Membrane-bound delta-like 1 homolog (Dlk1) promotes while soluble Dlk1 inhibits myogenesis in C2C12 cells

• Soluble DLK1 inhibits myogenic cell differentiation.
• Membrane-bound DLK1 promotes hypertrophic muscle development.
• Genes affecting myogenesis are differently regulated by DLK1 isoforms.
• Regulation of DLK1 expression and cleavage is critical for muscle development.
• Abnormal muscle development in mouse UPD12 could be explained by our study.
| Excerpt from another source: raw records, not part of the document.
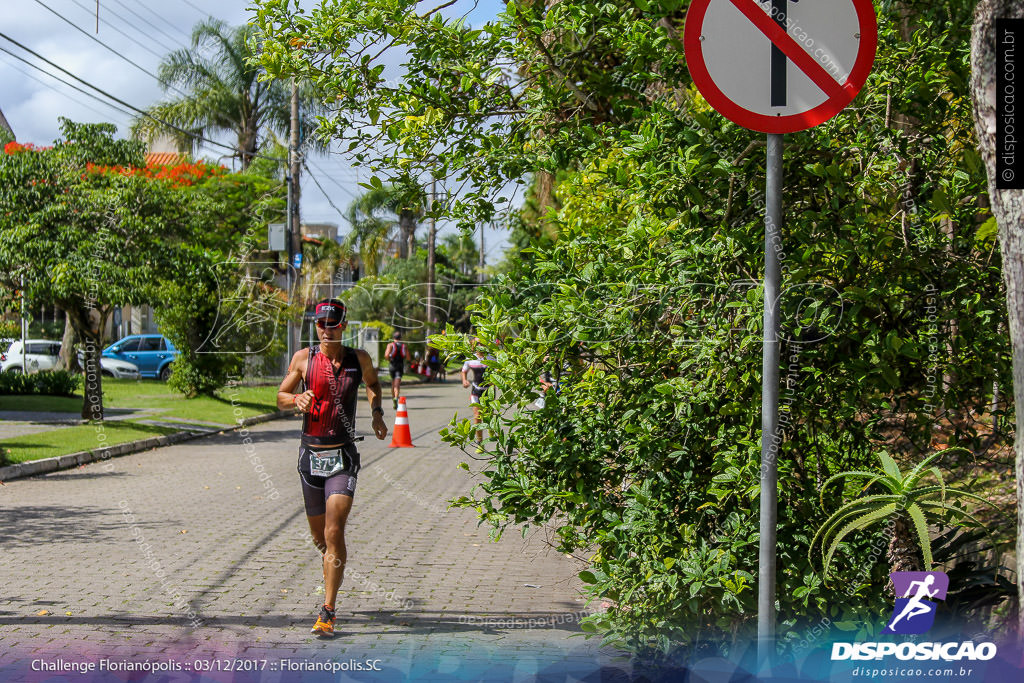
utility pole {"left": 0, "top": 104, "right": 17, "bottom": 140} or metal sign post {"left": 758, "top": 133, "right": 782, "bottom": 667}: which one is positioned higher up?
utility pole {"left": 0, "top": 104, "right": 17, "bottom": 140}

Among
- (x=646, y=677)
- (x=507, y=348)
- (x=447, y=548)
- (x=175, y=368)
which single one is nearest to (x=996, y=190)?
(x=507, y=348)

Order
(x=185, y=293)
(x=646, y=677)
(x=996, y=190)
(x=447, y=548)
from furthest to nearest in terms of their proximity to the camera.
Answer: (x=185, y=293) < (x=447, y=548) < (x=646, y=677) < (x=996, y=190)

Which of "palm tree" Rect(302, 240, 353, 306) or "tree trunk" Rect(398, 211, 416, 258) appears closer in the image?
"palm tree" Rect(302, 240, 353, 306)

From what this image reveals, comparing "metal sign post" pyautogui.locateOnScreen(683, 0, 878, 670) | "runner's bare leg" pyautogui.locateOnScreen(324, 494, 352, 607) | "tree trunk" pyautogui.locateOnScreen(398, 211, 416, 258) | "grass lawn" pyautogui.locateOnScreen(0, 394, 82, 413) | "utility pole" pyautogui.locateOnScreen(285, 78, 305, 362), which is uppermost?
"tree trunk" pyautogui.locateOnScreen(398, 211, 416, 258)

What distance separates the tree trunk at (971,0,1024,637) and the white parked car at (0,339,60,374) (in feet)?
106

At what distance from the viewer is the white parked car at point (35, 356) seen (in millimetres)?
31375

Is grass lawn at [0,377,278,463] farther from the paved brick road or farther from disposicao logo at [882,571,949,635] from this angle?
disposicao logo at [882,571,949,635]

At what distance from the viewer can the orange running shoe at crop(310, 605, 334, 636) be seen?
5539 millimetres

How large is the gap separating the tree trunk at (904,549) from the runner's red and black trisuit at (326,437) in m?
3.18

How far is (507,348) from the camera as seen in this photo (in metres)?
4.65

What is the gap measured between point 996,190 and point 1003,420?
1573mm

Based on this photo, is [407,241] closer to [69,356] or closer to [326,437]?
[69,356]

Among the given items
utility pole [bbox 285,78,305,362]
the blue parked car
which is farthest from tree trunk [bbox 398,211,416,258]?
utility pole [bbox 285,78,305,362]

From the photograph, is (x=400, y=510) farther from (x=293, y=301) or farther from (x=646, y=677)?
(x=293, y=301)
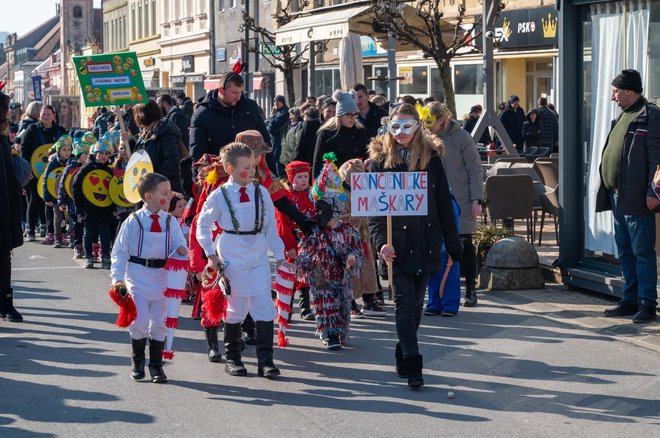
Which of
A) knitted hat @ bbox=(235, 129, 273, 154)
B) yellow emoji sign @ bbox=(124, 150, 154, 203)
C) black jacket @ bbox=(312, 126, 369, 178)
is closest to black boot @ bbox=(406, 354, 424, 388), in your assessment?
knitted hat @ bbox=(235, 129, 273, 154)

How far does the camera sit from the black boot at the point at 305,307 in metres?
10.9

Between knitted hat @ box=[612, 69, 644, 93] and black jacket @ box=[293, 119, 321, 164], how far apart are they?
338cm

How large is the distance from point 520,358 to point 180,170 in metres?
3.70

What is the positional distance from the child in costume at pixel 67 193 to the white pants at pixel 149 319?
731 cm

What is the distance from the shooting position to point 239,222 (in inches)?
325

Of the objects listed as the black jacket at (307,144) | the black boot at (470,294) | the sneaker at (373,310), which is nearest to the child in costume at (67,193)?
the black jacket at (307,144)

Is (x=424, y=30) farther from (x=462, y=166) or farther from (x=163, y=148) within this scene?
(x=462, y=166)

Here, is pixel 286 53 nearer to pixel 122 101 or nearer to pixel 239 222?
pixel 122 101

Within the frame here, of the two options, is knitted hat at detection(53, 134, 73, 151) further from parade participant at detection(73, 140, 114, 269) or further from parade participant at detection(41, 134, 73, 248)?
parade participant at detection(73, 140, 114, 269)

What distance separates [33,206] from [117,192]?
404cm

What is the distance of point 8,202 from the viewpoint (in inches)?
420

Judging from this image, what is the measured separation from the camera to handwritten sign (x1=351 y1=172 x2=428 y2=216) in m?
7.93

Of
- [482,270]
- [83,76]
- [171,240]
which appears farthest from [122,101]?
[171,240]

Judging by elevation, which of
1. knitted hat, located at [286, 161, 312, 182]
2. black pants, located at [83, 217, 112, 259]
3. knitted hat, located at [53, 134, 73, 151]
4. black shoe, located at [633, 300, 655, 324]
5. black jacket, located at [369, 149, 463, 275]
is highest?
knitted hat, located at [53, 134, 73, 151]
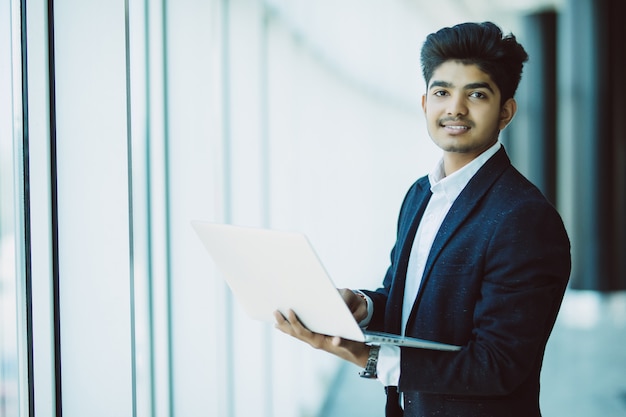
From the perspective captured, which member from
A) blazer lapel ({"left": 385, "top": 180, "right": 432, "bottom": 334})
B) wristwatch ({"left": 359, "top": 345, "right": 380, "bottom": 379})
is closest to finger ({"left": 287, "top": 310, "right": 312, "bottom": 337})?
wristwatch ({"left": 359, "top": 345, "right": 380, "bottom": 379})

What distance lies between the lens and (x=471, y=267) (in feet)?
3.71

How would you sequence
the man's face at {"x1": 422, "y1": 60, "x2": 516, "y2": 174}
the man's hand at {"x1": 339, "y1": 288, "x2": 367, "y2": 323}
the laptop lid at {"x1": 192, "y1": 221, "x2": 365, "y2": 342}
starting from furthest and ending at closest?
the man's hand at {"x1": 339, "y1": 288, "x2": 367, "y2": 323}, the man's face at {"x1": 422, "y1": 60, "x2": 516, "y2": 174}, the laptop lid at {"x1": 192, "y1": 221, "x2": 365, "y2": 342}

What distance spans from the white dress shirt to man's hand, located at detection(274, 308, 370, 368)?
0.16 metres

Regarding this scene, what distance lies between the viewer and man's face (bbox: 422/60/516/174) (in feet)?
4.01

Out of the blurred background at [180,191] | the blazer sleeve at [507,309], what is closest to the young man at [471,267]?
the blazer sleeve at [507,309]

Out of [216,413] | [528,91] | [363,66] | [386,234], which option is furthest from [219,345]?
[528,91]

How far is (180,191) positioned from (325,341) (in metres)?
0.90

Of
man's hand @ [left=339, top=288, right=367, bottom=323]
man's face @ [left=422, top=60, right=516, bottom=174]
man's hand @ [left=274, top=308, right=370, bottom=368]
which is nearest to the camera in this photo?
man's hand @ [left=274, top=308, right=370, bottom=368]

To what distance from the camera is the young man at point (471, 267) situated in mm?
1074

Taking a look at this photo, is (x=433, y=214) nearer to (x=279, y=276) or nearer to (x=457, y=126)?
(x=457, y=126)

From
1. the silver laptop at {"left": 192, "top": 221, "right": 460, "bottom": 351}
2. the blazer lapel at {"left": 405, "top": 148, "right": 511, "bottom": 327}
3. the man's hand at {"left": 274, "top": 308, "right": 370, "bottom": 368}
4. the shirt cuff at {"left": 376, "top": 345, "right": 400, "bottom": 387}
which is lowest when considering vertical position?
the shirt cuff at {"left": 376, "top": 345, "right": 400, "bottom": 387}

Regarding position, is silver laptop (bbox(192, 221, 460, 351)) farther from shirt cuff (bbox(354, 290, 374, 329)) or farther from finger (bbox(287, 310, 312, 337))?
shirt cuff (bbox(354, 290, 374, 329))

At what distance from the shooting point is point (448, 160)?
1.29 meters

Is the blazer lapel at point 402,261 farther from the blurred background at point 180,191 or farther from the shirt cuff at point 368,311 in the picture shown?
the blurred background at point 180,191
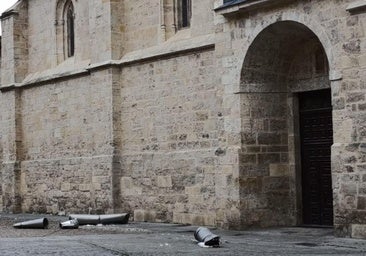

Delta-like 1 homolog (Dlk1) is important in myogenesis. However, the roles of different Dlk1 isoforms have not been investigated. In C2C12 cell lines producing different Dlk1 isoforms, membrane-bound Dlk1 promoted the hypertrophic phenotype and a higher fusion rate, whereas soluble Dlk1 inhibited myotube formation. Inversed expression patterns of genes related to myogenic differentiation further support these phenotypic changes. In addition, temporal expression and balance between the Dlk1 isoforms have a regulatory role in myogenesis in vivo. Collectively, Dlk1 isoforms have distinctive effects on myogenesis, and its regulation during myogenesis is critical for normal muscle development.